(Transcribed page contents)
════════

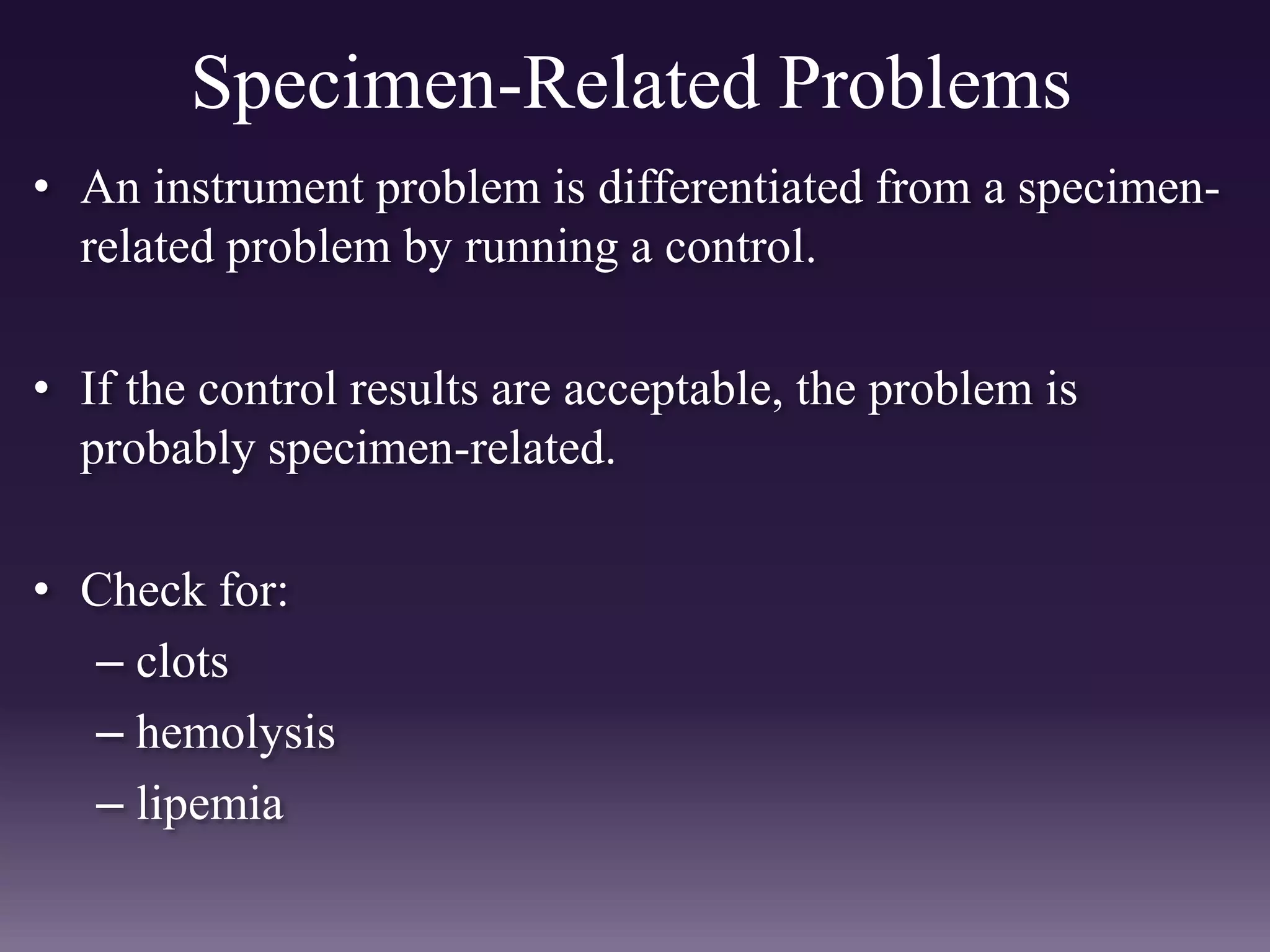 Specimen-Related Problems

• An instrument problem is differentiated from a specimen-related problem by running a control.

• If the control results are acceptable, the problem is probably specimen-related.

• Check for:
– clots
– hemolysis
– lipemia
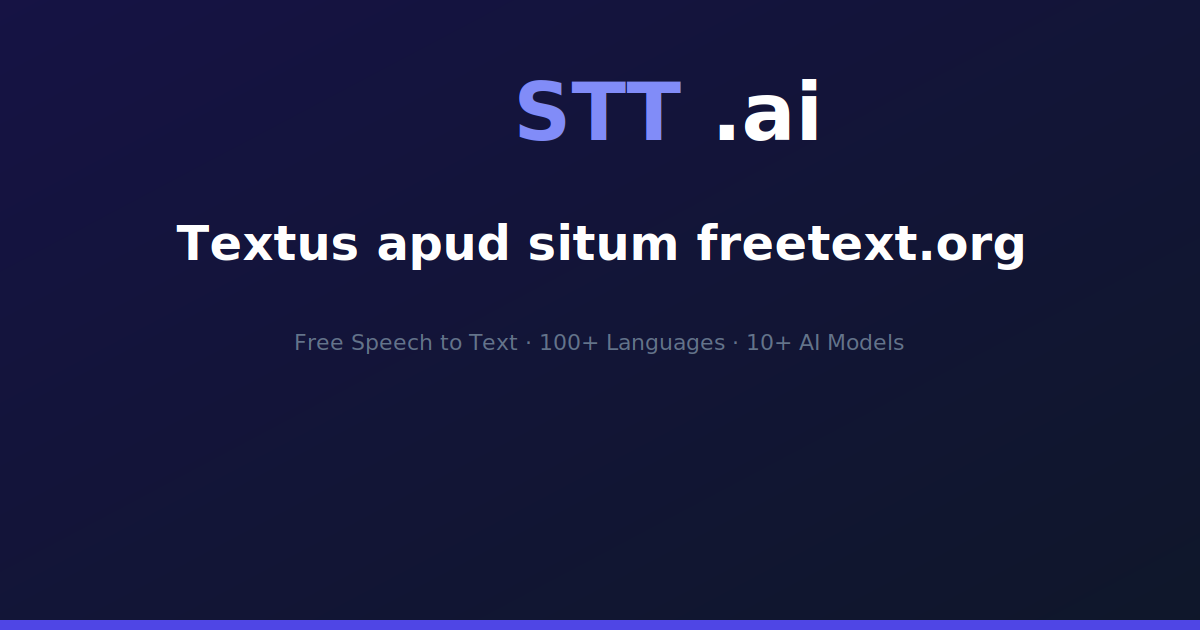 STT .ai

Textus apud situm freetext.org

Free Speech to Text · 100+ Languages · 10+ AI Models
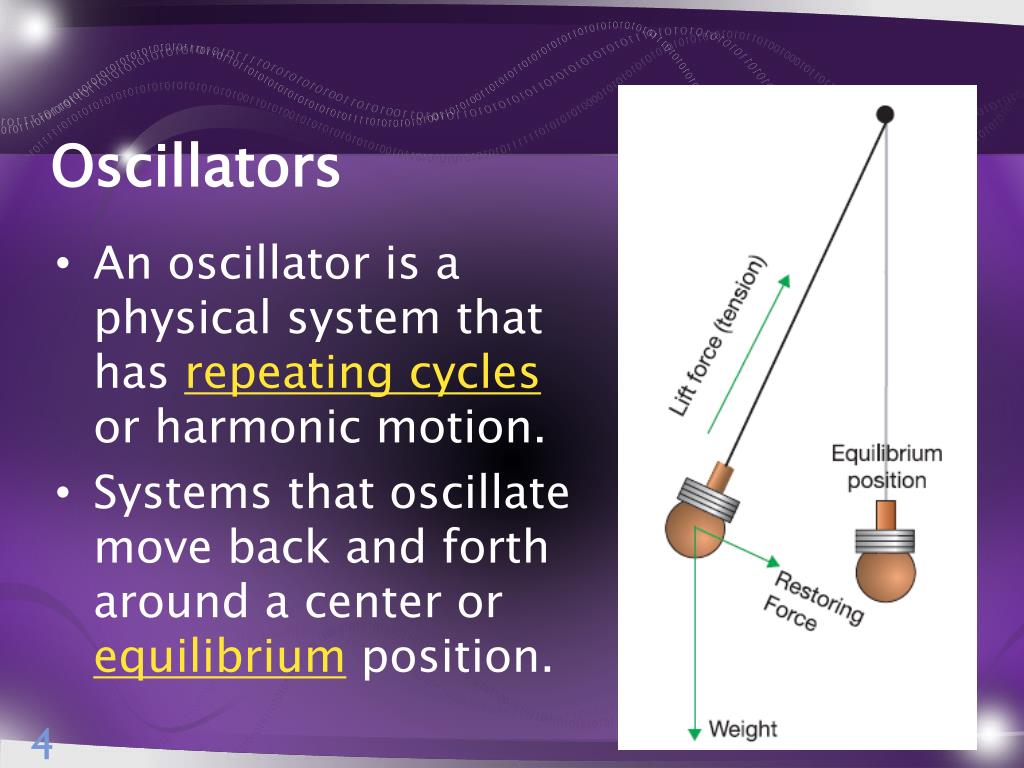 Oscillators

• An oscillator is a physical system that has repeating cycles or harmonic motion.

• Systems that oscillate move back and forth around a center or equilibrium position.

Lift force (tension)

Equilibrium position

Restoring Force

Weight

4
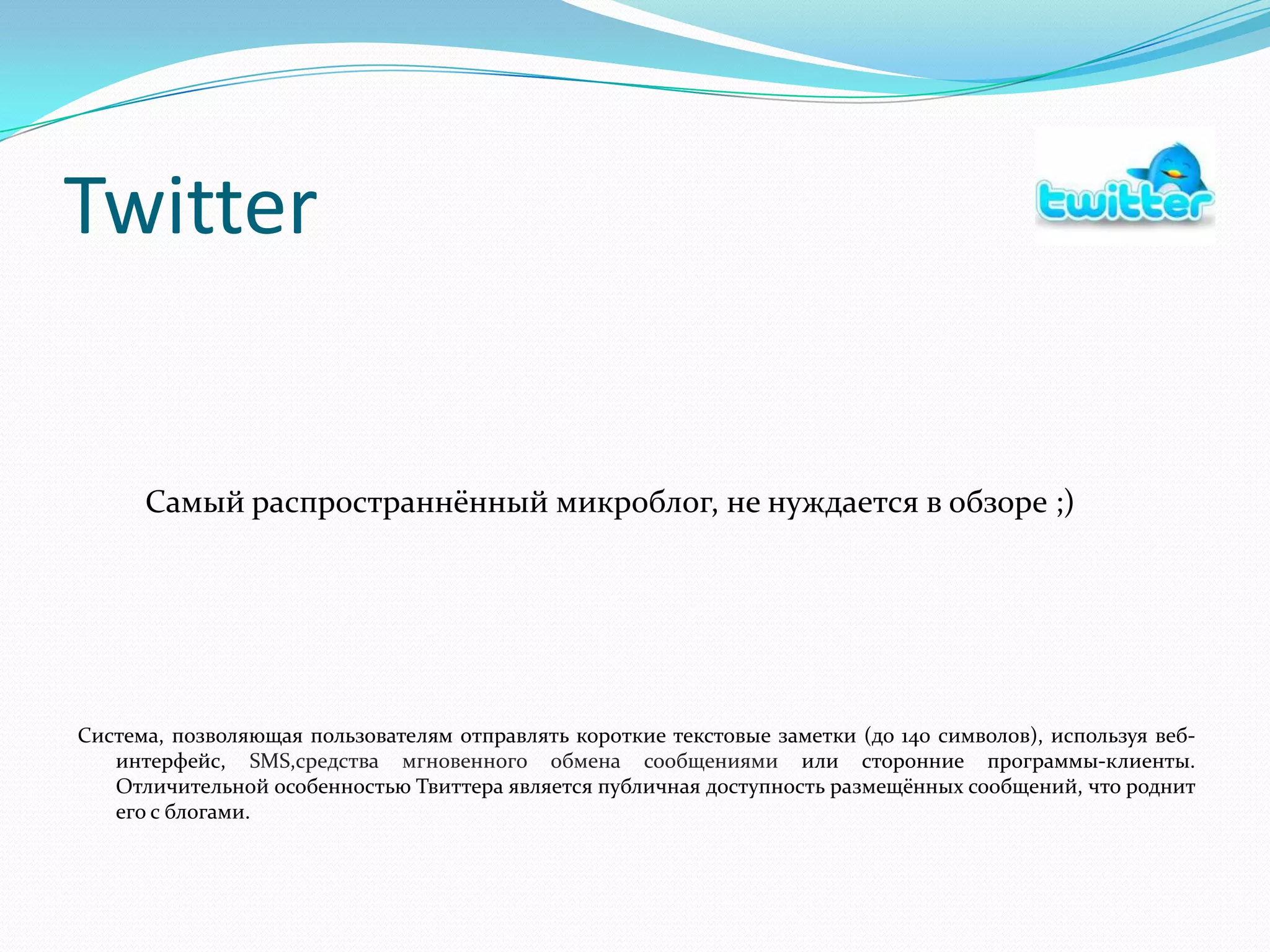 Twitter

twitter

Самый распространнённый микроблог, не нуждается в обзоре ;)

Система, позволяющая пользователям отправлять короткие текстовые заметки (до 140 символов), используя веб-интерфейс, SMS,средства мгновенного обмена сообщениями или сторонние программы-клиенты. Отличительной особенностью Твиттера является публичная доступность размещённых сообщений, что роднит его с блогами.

════════

§ **Task directions**:
Write out each entry again exactly, and skip the pictures.

§ **Output of the exercise**:
 Specimen-Related Problems

• An instrument problem is differentiated from a specimen-related problem by running a control.

• If the control results are acceptable, the problem is probably specimen-related.

• Check for:
– clots
– hemolysis
– lipemia
 STT .ai

Textus apud situm freetext.org

Free Speech to Text · 100+ Languages · 10+ AI Models
 Oscillators

• An oscillator is a physical system that has repeating cycles or harmonic motion.

• Systems that oscillate move back and forth around a center or equilibrium position.

Lift force (tension)

Equilibrium position

Restoring Force

Weight

4
 Twitter

twitter

Самый распространнённый микроблог, не нуждается в обзоре ;)

Система, позволяющая пользователям отправлять короткие текстовые заметки (до 140 символов), используя веб-интерфейс, SMS,средства мгновенного обмена сообщениями или сторонние программы-клиенты. Отличительной особенностью Твиттера является публичная доступность размещённых сообщений, что роднит его с блогами.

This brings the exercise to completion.